Back then, Trump’s predecessor Herbert Hoover made a more isolationist-leaning economy more protectionist, and now we are making a globalized and interconnected economy more protectionist. This is a much larger economic disruption than Smoot-Hawley. By at least an order of magnitude.

The market is puking its brains out today, but honestly that was to be expected. Bloomberg’s homepage headline as Trump walked into the Rose Garden yesterday was that no one knew what he was about to do. By definition, these tariffs could not be priced into the market, so “worse than the worst case scenario” is what you are seeing priced into markets today. The Nasdaq is down over four-and-a-half percent, the S&P down a little over four percent, and the Dow Jones is down a little over three-and-a-quarter percent as of this writing. The yield curve is collapsing as the five- and seven-year Treasury yields get closer to joining the inversion at the short end. The dollar is down big. Everything today is screaming recession.

But one day does not make a trend, and as much as recessionary fears are driving today, stagflation is and has been the much bigger theme around Trump’s trade war. We are likely in or near the most intractable problem for an economy right now, according to the actual smart money on Wall Street that has been betting on this exact scenario at least since Joe Biden’s brain fell out of his head on national TV last year.
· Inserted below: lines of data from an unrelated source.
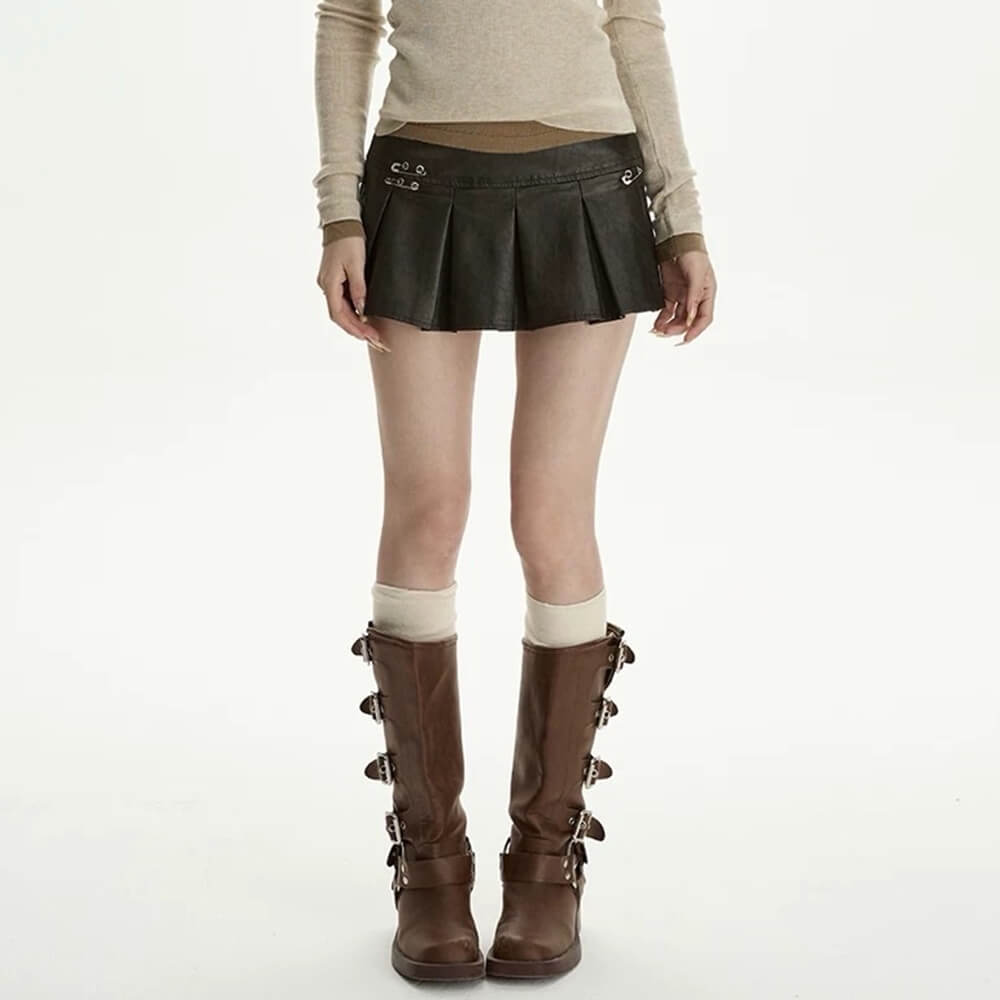 VILZSTUDIOS Chic pleated mini skirt with safety pin accents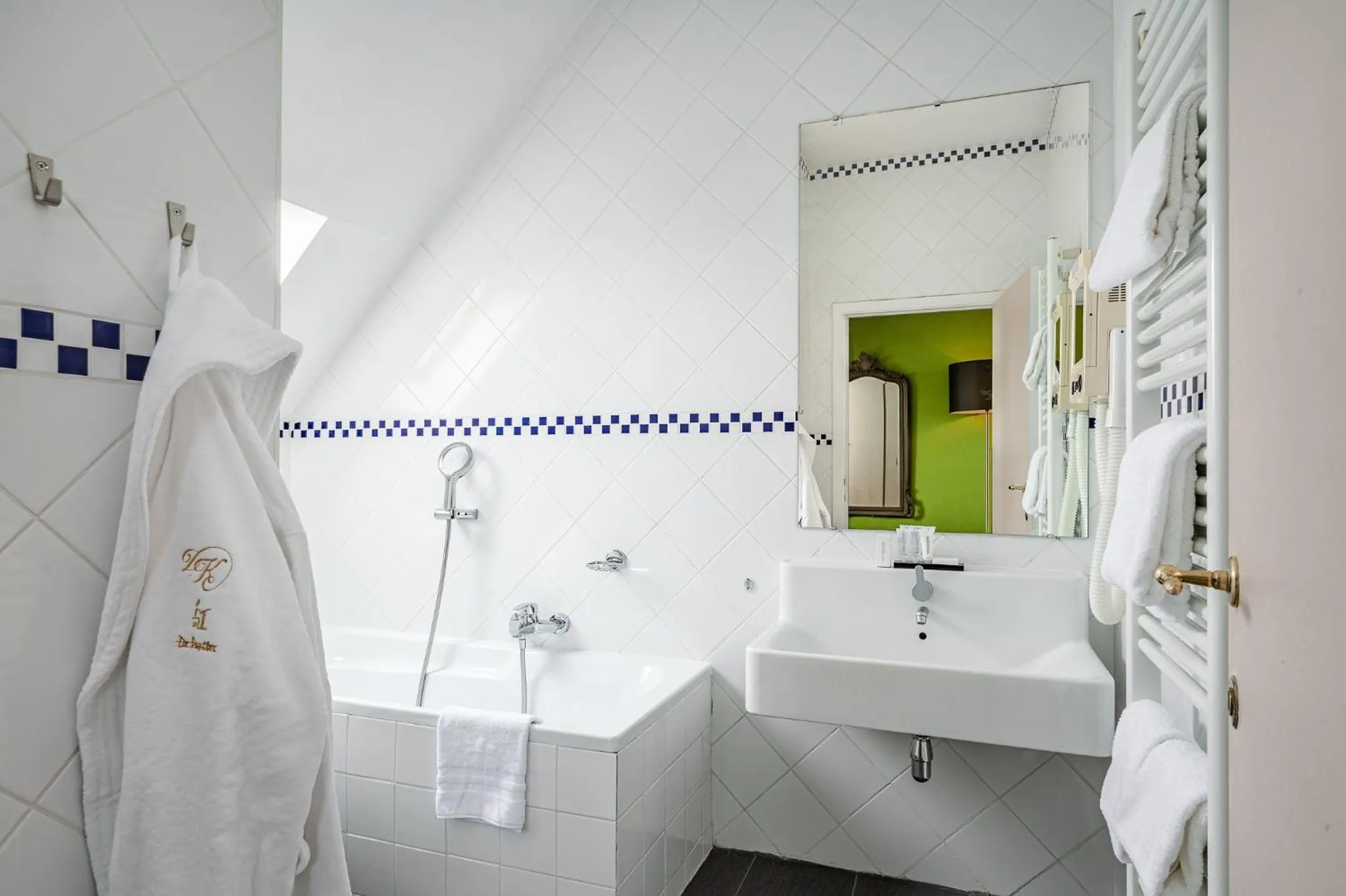 Bathroom in Hotel De Pupiter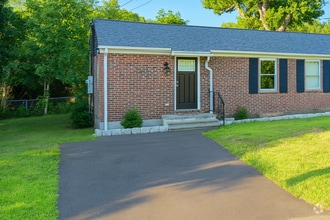 Building Photo - 5-7 Knapps Park Dr
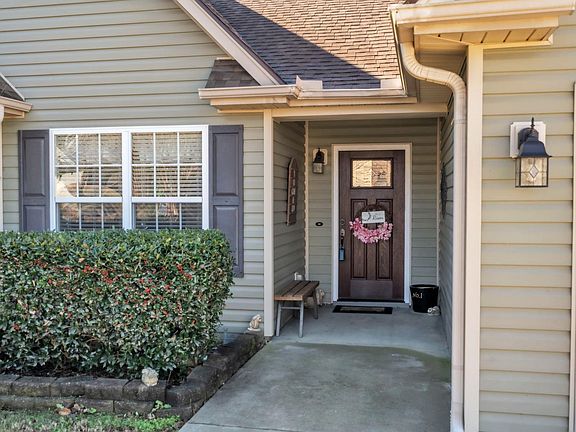 3rd image of 1 Catterick Way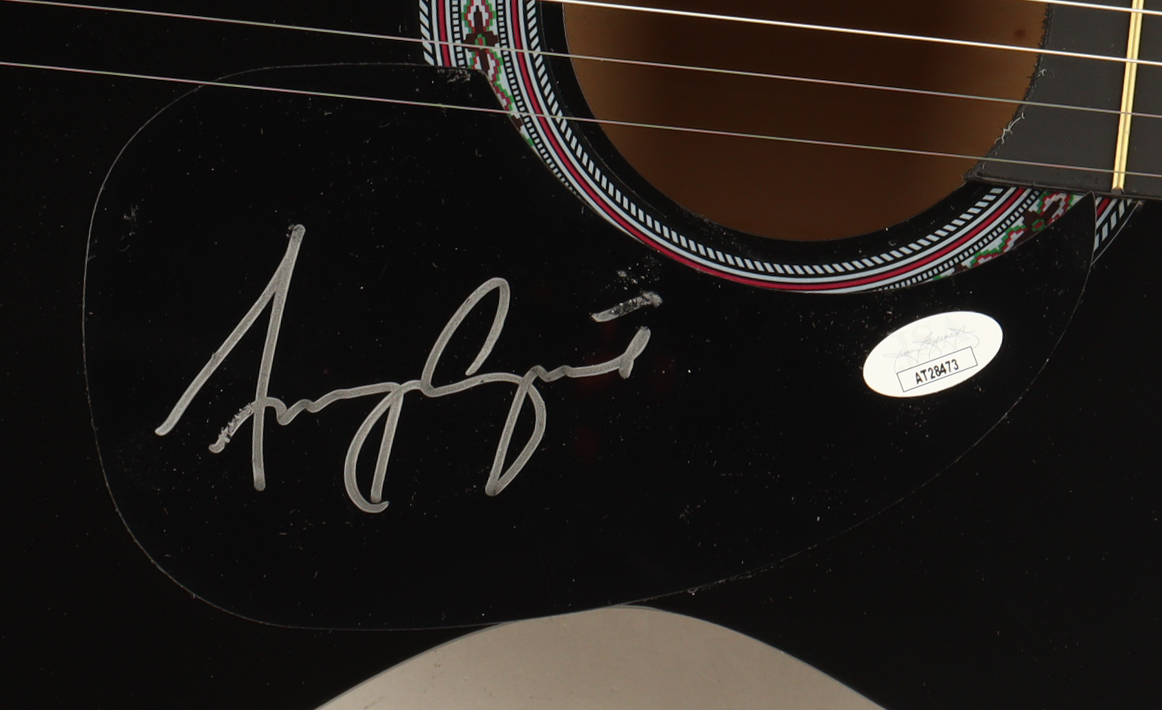 Amy Grant Signed 38" Acoustic Guitar (JSA) at PristineAuction.com Amy Grant Signed 38" Acoustic Guitar (JSA) at PristineAuction.com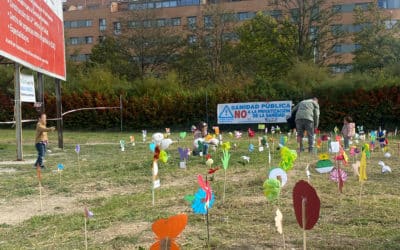 Rivas con la Sanidad Pública invita a plantar un jardín con flores de papel en la parcela del cuarto centro de salud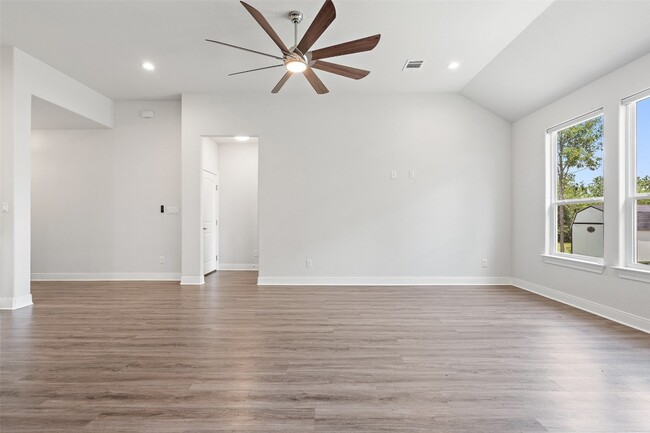 Building Photo - 129 Diamond Head Dr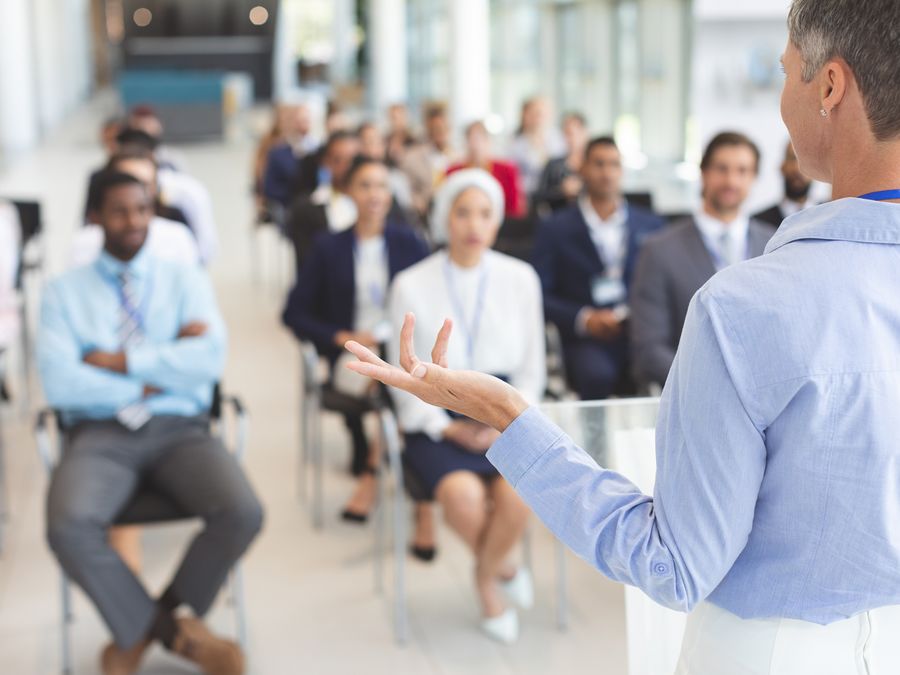 Effizienz im HR- und Risikomanagement: Wie der Mittelstand Pflichtschulungen durch E-Learning digitalisiert und Kosten senkt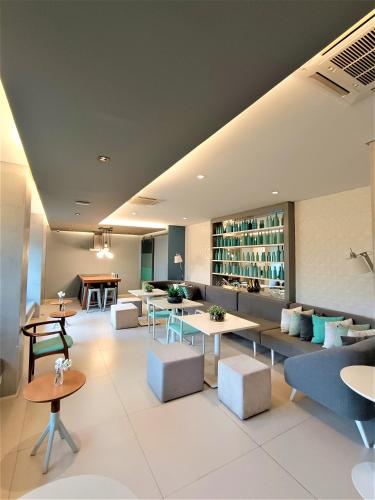 Ruang duduk di Apartamento 1604 no Bosque com um quarto sala cozinha completa e uma vaga de garagem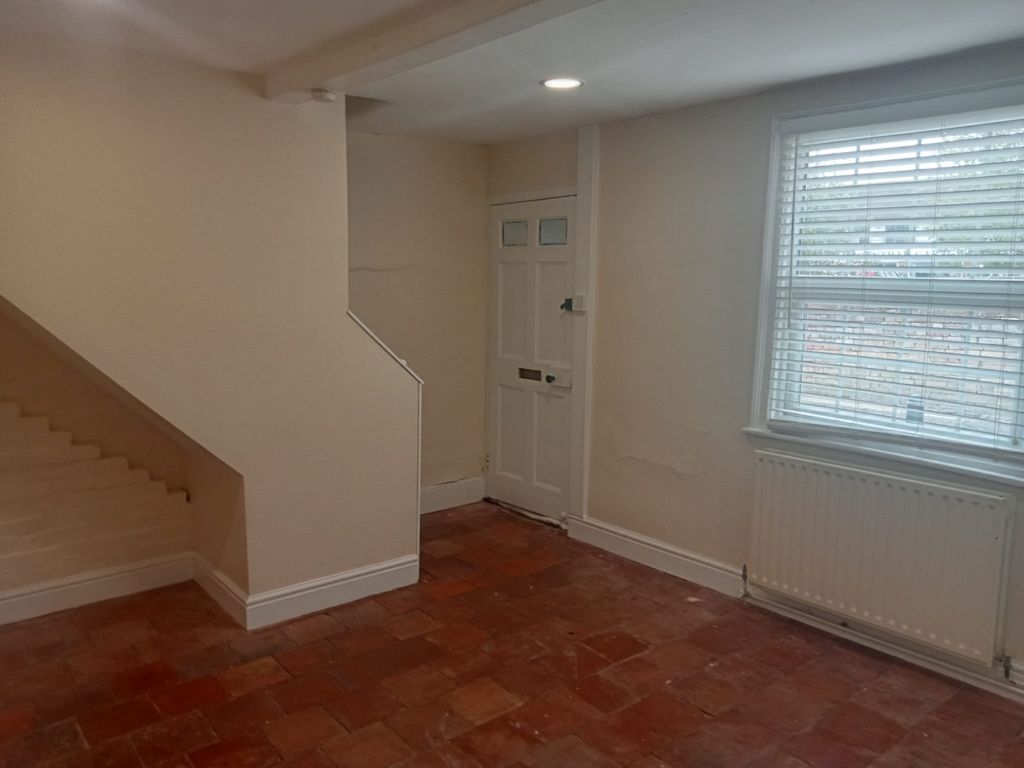 Property photo 3 of 10 A17B13A1-E0A9-4E54-Aace-E002dc26Af4d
A recession is actually kind of simple and straightforward for policymakers, as growth turns negative and the Fed can lower interest rates to make borrowing cheaper to spur growth and hiring, like after 2008.

Stagflation brings slow to negative growth too, but the combination that makes it so toxic to policymakers is the addition of high inflation that keeps interest rates high (which will come thanks to tariffs) while persistently high unemployment creates a further drag on economic growth. The easiest lever to pull, to make borrowing less expensive and spur companies to hire, is less accessible to the Fed under stagflation, as policymakers get boxed in with a limited set of options to try to ameliorate a combination of factors that was once thought to be impossible until the 1970s proved otherwise.

Whether the economy tanks, or we just muddle along in misery like the entire 1970s until we reach a modern Volcker shock, are now the two chief concerns around an economy Trump was elected to fix. Instead of addressing people’s problems, he has inflamed them by making everything even more expensive with what will amount to an estimated $6 trillion tax increase on Americans. In Trump’s bid to reorganize the U.S. economy around a protection racket, he has undoubtedly achieved one goal of the isolationists: the 21st century is guaranteed to see a global economy less dependent on America than the 20th century did.